BEGIN Document section

12/11/2012 at 11:35 AM EST







From left: Camille Grammer, Rosanna Scotto and Anderson Cooper



Kelsey and Camille Grammer's bitter split has led to a fragile co-parenting relationship that Camille says is all but broken – marred by an almost complete lack of communication made even worse, she claims, by a weird rule Kelsey has at his home.

"They're not allowed to same my name in the house," the Real Housewives of Beverly Hills star, 44, says in an interview airing Tuesday on Anderson Live. "These poor kids, my daughter and my son, can't say my name in their father's house."

"I think they can say 'Mom' or 'The other household,' " she adds. "But they can't say my name. They can't say 'Camille.' "

She says she consulted her lawyers to see if she could do anything about it. "I said, 'What's my recourse in this? What do I do as a parent?' " she says. "It must be stressful for them to not be able to say their mother's name. But there is no recourse because we already settled our custody."

A rep for Kelsey had no comment on the claims.

END Document section
BEGIN Exercise data

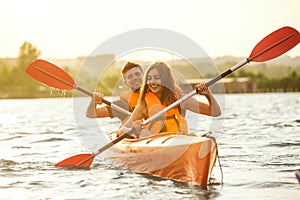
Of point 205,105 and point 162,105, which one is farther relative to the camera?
point 162,105

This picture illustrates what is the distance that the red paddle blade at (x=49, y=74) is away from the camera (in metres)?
9.70

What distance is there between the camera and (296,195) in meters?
6.72

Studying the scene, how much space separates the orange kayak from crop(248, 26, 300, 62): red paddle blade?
1852mm

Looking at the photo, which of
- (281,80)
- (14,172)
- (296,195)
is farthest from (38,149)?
(281,80)

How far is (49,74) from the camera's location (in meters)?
9.75

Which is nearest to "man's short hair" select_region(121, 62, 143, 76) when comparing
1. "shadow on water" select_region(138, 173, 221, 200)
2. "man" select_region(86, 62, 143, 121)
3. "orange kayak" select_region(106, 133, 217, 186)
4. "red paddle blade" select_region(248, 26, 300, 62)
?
"man" select_region(86, 62, 143, 121)

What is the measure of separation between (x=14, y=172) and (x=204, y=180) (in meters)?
3.22

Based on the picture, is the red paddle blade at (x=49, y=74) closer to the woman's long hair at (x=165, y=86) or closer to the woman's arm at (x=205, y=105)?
the woman's long hair at (x=165, y=86)

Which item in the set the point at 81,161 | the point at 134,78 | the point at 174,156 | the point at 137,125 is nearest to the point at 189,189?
the point at 174,156

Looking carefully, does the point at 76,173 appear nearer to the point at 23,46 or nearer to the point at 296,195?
the point at 296,195

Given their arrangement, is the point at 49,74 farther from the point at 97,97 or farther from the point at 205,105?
the point at 205,105

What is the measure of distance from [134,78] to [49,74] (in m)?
1.53

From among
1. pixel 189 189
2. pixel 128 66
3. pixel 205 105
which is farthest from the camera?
pixel 128 66

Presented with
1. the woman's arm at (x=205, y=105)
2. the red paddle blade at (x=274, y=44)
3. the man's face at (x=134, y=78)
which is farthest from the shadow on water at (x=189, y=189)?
the red paddle blade at (x=274, y=44)
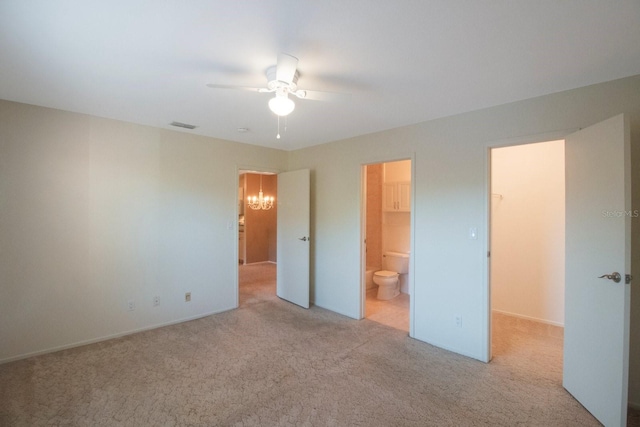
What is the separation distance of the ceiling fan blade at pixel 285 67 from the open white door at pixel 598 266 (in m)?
2.05

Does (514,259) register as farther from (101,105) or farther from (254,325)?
(101,105)

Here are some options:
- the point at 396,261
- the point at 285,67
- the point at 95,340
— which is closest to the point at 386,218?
the point at 396,261

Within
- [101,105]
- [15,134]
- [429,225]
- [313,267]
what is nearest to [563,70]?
[429,225]

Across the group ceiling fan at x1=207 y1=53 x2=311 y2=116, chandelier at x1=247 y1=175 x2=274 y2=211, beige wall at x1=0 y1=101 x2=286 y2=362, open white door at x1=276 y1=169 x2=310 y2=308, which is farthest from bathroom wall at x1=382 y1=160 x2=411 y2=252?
chandelier at x1=247 y1=175 x2=274 y2=211

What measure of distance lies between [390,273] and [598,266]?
9.59 ft

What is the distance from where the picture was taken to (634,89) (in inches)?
82.0

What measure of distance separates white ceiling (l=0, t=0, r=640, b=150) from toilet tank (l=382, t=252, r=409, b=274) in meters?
2.77

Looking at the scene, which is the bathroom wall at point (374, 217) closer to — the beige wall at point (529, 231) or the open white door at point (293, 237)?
the open white door at point (293, 237)

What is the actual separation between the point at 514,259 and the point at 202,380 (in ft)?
13.1

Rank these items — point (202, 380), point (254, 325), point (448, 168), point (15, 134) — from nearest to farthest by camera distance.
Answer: point (202, 380) → point (15, 134) → point (448, 168) → point (254, 325)

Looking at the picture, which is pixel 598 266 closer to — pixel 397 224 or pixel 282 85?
pixel 282 85

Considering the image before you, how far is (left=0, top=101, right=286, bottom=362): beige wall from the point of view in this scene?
2725mm

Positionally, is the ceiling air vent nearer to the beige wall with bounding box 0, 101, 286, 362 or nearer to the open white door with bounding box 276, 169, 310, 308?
the beige wall with bounding box 0, 101, 286, 362

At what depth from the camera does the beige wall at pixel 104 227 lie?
2.72 metres
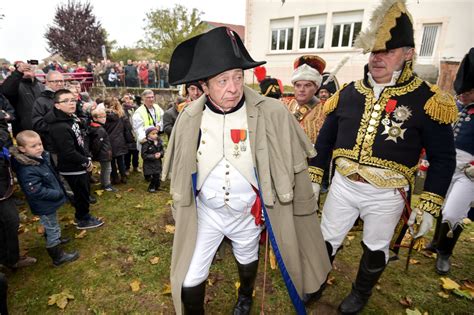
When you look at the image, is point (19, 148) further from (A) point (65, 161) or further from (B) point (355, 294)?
(B) point (355, 294)

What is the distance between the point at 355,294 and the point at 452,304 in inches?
46.3

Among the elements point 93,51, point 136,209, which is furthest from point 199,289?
point 93,51

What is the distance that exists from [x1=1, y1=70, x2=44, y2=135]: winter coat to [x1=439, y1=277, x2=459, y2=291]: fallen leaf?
7.42 meters

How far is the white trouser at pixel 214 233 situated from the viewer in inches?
87.6

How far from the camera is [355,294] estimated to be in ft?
9.29

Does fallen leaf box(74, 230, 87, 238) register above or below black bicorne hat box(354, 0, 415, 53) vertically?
below

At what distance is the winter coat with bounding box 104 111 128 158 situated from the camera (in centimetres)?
584

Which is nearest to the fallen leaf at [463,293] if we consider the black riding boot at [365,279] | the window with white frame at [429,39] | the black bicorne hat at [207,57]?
the black riding boot at [365,279]

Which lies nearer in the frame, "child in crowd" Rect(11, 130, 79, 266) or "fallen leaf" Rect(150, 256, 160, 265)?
"child in crowd" Rect(11, 130, 79, 266)

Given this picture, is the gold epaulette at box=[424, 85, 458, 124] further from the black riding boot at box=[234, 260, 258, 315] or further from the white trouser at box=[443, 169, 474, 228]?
the black riding boot at box=[234, 260, 258, 315]

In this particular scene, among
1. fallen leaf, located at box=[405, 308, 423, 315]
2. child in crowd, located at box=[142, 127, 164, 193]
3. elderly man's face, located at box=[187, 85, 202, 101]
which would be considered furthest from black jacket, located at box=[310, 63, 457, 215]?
child in crowd, located at box=[142, 127, 164, 193]

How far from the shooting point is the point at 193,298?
87.0 inches

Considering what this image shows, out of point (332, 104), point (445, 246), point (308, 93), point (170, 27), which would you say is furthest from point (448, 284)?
point (170, 27)

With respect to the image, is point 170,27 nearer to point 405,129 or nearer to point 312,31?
point 312,31
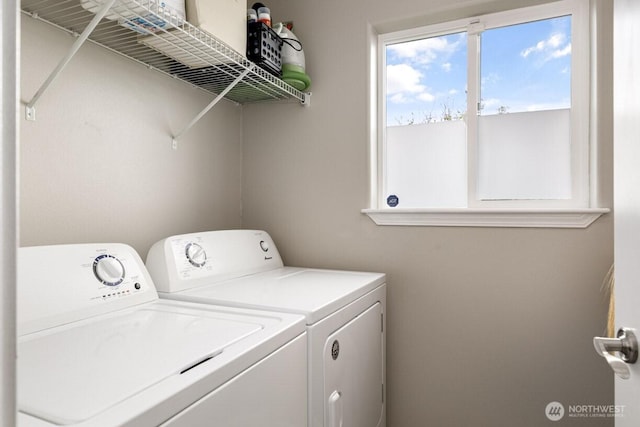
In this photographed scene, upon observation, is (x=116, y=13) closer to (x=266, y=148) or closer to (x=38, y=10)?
(x=38, y=10)

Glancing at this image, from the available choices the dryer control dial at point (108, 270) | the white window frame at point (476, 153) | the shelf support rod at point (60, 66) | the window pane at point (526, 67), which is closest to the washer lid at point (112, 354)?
the dryer control dial at point (108, 270)

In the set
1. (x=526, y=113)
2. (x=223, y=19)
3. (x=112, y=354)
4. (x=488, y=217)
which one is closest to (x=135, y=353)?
(x=112, y=354)

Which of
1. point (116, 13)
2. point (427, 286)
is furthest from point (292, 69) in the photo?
point (427, 286)

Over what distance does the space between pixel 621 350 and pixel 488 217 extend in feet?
3.50

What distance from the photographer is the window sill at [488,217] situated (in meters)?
1.52

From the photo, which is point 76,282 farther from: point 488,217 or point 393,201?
point 488,217

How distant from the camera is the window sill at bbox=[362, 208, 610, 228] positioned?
4.98 ft

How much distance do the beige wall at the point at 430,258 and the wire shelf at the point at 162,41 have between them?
1.07 ft

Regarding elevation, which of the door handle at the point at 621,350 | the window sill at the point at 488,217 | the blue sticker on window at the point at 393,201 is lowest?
the door handle at the point at 621,350

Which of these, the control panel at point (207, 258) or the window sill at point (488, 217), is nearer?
the control panel at point (207, 258)

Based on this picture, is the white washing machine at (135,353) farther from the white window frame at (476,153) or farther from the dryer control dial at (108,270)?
the white window frame at (476,153)

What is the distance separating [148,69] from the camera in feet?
5.30

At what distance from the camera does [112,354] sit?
81 cm

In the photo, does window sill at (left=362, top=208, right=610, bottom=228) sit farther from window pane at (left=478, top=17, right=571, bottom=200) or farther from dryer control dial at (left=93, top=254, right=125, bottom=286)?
dryer control dial at (left=93, top=254, right=125, bottom=286)
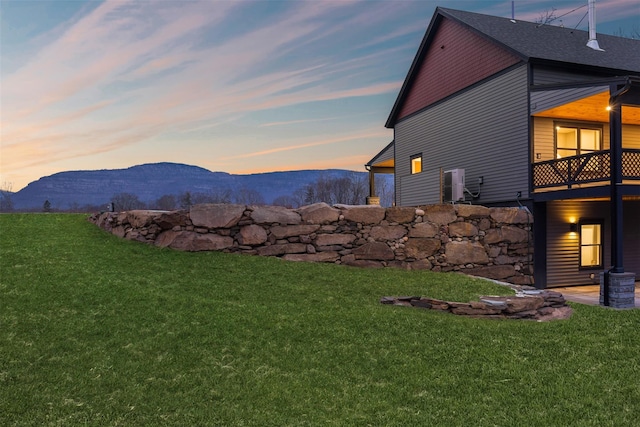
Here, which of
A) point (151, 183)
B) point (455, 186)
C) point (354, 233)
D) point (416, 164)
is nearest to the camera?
point (354, 233)

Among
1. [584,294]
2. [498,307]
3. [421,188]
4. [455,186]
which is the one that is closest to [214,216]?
[498,307]

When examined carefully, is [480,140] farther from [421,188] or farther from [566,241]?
[566,241]

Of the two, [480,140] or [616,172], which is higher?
[480,140]

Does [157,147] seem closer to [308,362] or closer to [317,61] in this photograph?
[317,61]

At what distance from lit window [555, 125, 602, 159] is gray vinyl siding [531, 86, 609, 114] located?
4.39ft

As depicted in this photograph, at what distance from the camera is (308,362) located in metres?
4.64

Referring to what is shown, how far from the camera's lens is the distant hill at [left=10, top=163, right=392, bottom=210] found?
415 ft

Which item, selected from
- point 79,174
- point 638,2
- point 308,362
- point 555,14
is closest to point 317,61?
point 555,14

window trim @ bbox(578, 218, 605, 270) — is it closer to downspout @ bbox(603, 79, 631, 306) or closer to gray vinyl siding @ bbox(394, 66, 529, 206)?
gray vinyl siding @ bbox(394, 66, 529, 206)

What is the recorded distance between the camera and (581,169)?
421 inches

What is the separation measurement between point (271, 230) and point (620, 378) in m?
7.59

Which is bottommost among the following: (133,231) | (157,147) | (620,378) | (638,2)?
(620,378)

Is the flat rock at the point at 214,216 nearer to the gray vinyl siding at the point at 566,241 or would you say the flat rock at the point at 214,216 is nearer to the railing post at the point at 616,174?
the railing post at the point at 616,174

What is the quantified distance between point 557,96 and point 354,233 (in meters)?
6.94
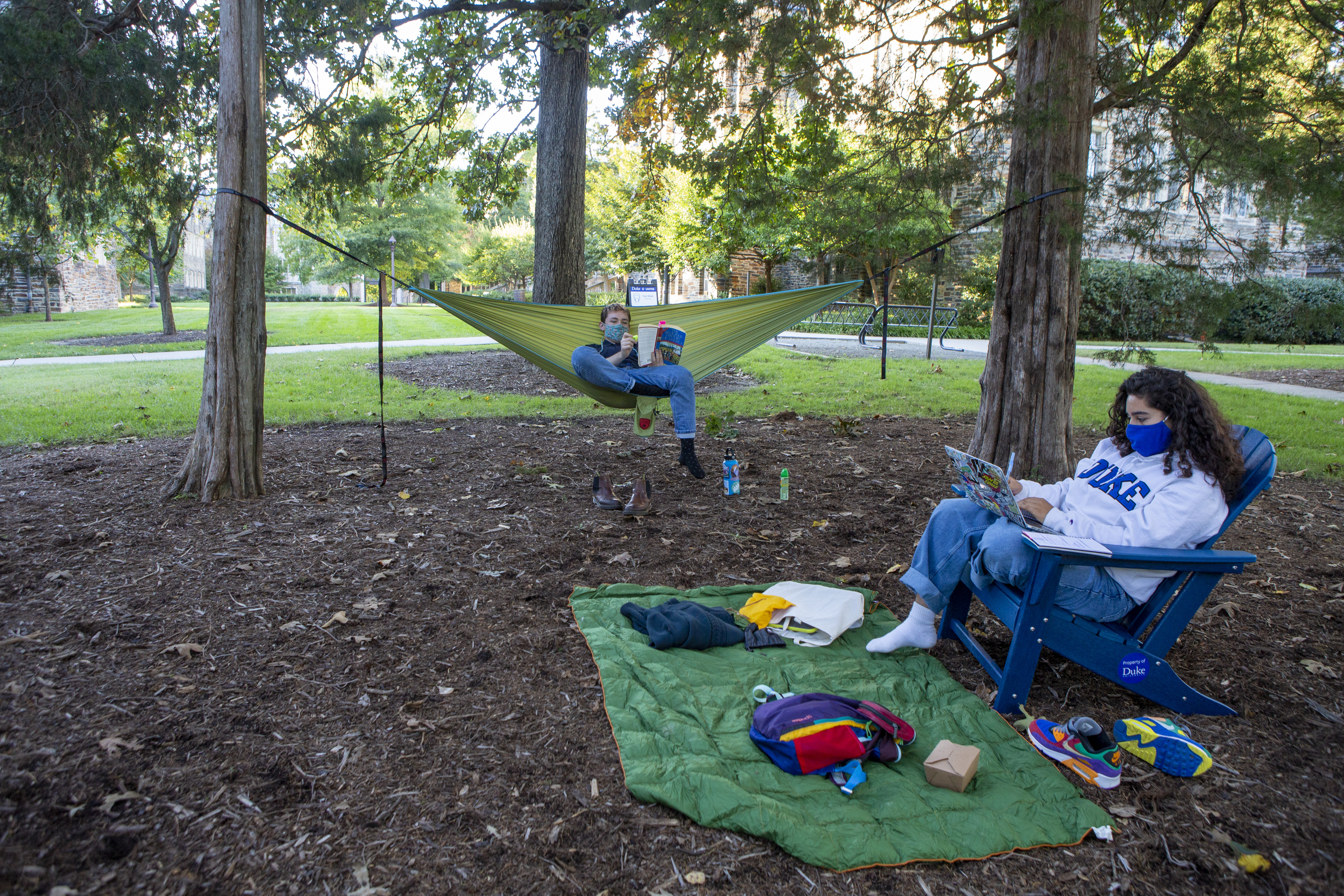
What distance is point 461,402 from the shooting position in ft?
22.6

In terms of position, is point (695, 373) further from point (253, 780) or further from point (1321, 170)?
point (253, 780)

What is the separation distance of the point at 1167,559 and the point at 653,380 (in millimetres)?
2832

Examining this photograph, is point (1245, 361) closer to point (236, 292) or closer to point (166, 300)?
point (236, 292)

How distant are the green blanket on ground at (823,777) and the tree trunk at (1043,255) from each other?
6.00ft

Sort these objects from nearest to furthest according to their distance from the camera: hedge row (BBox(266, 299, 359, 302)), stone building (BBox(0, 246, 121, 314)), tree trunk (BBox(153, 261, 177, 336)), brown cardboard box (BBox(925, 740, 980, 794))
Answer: brown cardboard box (BBox(925, 740, 980, 794)) < tree trunk (BBox(153, 261, 177, 336)) < stone building (BBox(0, 246, 121, 314)) < hedge row (BBox(266, 299, 359, 302))

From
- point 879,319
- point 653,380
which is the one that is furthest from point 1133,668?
point 879,319

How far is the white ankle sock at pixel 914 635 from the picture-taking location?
243 centimetres

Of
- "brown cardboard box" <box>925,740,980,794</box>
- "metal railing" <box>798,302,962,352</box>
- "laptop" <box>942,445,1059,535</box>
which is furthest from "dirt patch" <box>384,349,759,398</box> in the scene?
"brown cardboard box" <box>925,740,980,794</box>

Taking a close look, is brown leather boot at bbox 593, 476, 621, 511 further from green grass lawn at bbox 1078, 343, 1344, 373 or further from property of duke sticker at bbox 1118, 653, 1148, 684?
green grass lawn at bbox 1078, 343, 1344, 373

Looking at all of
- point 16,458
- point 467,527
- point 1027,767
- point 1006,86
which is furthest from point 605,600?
point 16,458

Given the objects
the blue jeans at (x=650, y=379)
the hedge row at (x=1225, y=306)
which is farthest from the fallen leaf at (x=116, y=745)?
the hedge row at (x=1225, y=306)

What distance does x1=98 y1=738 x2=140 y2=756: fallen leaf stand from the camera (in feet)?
5.95

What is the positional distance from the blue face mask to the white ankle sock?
756 millimetres

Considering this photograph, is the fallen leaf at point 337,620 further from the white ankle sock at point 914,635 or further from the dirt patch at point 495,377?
the dirt patch at point 495,377
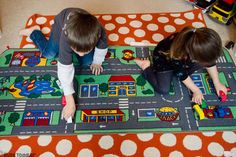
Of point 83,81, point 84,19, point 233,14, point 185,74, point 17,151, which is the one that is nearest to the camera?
point 84,19

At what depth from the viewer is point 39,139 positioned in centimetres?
110

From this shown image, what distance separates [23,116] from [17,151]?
16 centimetres

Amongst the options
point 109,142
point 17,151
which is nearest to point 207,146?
point 109,142

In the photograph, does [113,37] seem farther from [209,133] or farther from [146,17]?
[209,133]

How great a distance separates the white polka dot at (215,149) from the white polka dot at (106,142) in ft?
A: 1.35

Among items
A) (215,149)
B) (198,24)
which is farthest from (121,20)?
(215,149)

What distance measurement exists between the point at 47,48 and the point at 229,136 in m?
0.95

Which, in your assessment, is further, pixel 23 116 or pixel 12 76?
pixel 12 76

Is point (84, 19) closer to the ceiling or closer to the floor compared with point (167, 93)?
closer to the ceiling

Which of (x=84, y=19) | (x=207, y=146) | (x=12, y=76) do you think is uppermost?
(x=84, y=19)

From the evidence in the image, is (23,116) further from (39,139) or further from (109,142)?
(109,142)

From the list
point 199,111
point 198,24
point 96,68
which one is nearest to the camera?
point 199,111

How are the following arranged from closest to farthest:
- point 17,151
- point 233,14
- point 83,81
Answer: point 17,151, point 83,81, point 233,14

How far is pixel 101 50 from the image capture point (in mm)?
1182
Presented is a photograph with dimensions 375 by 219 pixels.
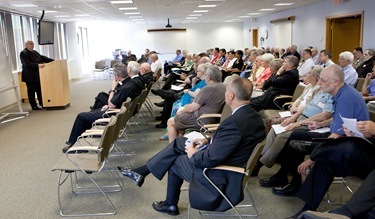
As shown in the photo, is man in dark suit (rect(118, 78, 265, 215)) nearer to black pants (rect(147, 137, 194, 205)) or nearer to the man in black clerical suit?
black pants (rect(147, 137, 194, 205))

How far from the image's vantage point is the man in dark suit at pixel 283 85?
17.1ft

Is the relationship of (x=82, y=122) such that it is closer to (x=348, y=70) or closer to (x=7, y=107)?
(x=348, y=70)

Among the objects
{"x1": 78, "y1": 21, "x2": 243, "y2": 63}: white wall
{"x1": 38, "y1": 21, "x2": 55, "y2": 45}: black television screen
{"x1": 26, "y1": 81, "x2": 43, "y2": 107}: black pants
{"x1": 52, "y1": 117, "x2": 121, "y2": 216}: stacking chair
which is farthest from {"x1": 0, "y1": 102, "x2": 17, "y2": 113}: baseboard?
{"x1": 78, "y1": 21, "x2": 243, "y2": 63}: white wall

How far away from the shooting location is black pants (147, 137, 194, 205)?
298 centimetres

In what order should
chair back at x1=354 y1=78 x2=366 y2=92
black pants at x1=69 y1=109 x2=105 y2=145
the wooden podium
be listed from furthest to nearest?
the wooden podium
chair back at x1=354 y1=78 x2=366 y2=92
black pants at x1=69 y1=109 x2=105 y2=145

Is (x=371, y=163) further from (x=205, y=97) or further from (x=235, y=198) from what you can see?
(x=205, y=97)

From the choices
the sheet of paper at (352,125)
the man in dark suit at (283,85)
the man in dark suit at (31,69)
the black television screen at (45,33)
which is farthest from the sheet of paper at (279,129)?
the black television screen at (45,33)

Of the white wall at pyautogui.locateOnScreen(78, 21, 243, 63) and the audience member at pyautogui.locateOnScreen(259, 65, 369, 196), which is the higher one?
the white wall at pyautogui.locateOnScreen(78, 21, 243, 63)

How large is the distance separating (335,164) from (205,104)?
1.97 metres

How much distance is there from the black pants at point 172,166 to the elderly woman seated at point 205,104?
4.15 ft

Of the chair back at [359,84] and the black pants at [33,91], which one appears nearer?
the chair back at [359,84]

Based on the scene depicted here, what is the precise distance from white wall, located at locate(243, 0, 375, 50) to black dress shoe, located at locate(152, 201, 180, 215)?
750 centimetres

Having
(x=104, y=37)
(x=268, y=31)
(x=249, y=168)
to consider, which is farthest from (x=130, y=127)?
(x=104, y=37)

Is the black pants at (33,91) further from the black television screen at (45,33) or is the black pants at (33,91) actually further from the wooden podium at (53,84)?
the black television screen at (45,33)
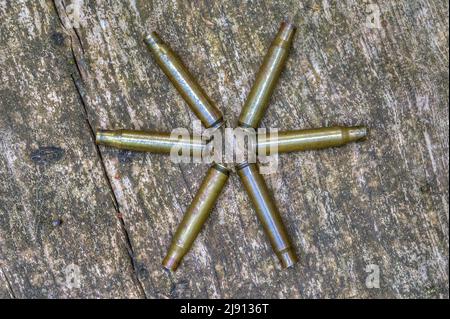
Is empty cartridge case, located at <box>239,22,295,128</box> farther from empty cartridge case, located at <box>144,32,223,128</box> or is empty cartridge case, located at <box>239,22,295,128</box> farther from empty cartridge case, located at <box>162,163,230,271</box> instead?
empty cartridge case, located at <box>162,163,230,271</box>

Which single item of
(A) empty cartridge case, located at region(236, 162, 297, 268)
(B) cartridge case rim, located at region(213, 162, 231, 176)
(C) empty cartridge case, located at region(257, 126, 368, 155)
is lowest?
(A) empty cartridge case, located at region(236, 162, 297, 268)

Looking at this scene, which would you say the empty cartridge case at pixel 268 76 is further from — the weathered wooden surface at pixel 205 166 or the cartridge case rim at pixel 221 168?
the cartridge case rim at pixel 221 168

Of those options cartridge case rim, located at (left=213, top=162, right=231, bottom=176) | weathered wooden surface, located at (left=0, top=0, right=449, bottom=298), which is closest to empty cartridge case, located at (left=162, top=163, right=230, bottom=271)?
cartridge case rim, located at (left=213, top=162, right=231, bottom=176)

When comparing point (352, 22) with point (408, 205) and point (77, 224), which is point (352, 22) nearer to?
point (408, 205)

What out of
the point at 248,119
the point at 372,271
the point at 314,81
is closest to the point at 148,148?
the point at 248,119

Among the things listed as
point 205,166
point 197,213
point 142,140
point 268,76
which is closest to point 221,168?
Answer: point 205,166
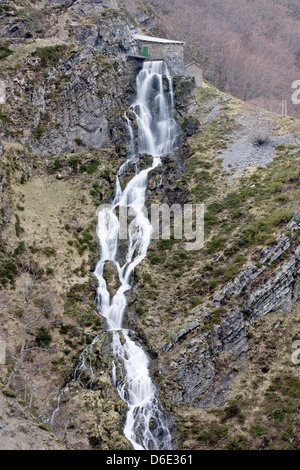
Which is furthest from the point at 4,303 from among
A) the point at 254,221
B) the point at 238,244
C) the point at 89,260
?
the point at 254,221

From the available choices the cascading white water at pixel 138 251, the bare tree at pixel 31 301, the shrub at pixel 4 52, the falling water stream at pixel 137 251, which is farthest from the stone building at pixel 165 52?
the bare tree at pixel 31 301

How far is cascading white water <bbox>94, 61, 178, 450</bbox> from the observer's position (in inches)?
993

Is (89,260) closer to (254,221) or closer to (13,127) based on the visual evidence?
(254,221)

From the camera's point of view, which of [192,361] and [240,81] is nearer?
[192,361]

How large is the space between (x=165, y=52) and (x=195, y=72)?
5566 millimetres

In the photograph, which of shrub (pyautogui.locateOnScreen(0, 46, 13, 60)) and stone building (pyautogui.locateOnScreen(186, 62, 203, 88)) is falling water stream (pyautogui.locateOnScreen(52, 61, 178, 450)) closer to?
stone building (pyautogui.locateOnScreen(186, 62, 203, 88))

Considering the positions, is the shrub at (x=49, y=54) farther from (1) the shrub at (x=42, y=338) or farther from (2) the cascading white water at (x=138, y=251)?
(1) the shrub at (x=42, y=338)

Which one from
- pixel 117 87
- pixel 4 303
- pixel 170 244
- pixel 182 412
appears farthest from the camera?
pixel 117 87

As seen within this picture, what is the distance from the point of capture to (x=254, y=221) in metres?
36.5

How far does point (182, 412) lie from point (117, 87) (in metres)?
43.0

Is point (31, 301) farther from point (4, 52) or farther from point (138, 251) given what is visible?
point (4, 52)

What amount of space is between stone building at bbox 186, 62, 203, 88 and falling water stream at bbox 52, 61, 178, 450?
459 centimetres

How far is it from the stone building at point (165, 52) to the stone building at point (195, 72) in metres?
0.88

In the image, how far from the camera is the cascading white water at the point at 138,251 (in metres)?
25.2
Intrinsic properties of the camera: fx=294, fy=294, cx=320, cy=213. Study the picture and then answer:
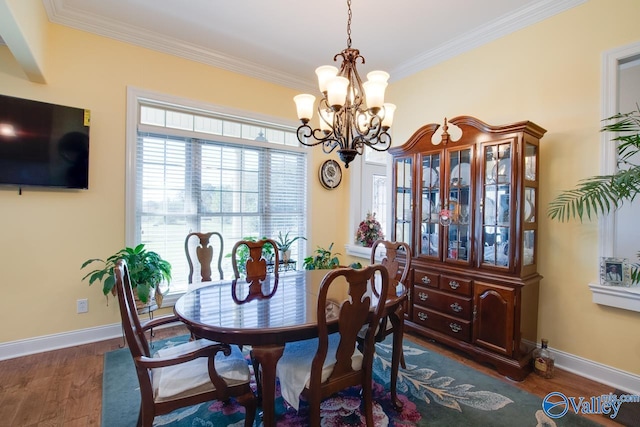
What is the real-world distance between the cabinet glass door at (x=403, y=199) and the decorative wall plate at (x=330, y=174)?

END Exercise data

▶ _Exercise instructions_:
1) Can you copy the stretch of the Camille Grammer article from "Kelsey and Camille" through "at his home." word for word?
2) Can you write the next part of the Camille Grammer article, picking up after its final sentence?
The items have no connection to the Camille Grammer article.

▶ _Outputs by task_:
1)
Kelsey and Camille Grammer's bitter split has led to a fragile co-parenting relationship that Camille says is all but broken – marred by an almost complete lack of communication made even worse, she claims, by a weird rule Kelsey has at his home.

2)
Co-Parenting a Struggle

More generally, Camille says co-parenting daughter Mason, 11, and son Jude, 8, is a daily struggle – mostly, she claims, because she wants to be amicable about things and Kelsey doesn't.

"It's very difficult to co-parent with somebody that won't speak to you, text you or email you," she says. "I've reached out to him. I think it's very important to be amicable to raise children, and he refuses to. There's just so much I can do at this point."

Asked how they do communicate, she replies: "It's usually through lawyers. So, we are spending a fortune just to try to co-parent, which is ridiculous."

Elsewhere in the interview, Camille says she and Kelsey are still not officially divorced – even though they split in 2010, and he has since married Kayte Walsh – because, she claims, he still hasn't signed the papers.

"Release me! Set me free!" she says. "You're married; you have a child. We are going to meet before a judge again very soon, so hopefully this time it will be over."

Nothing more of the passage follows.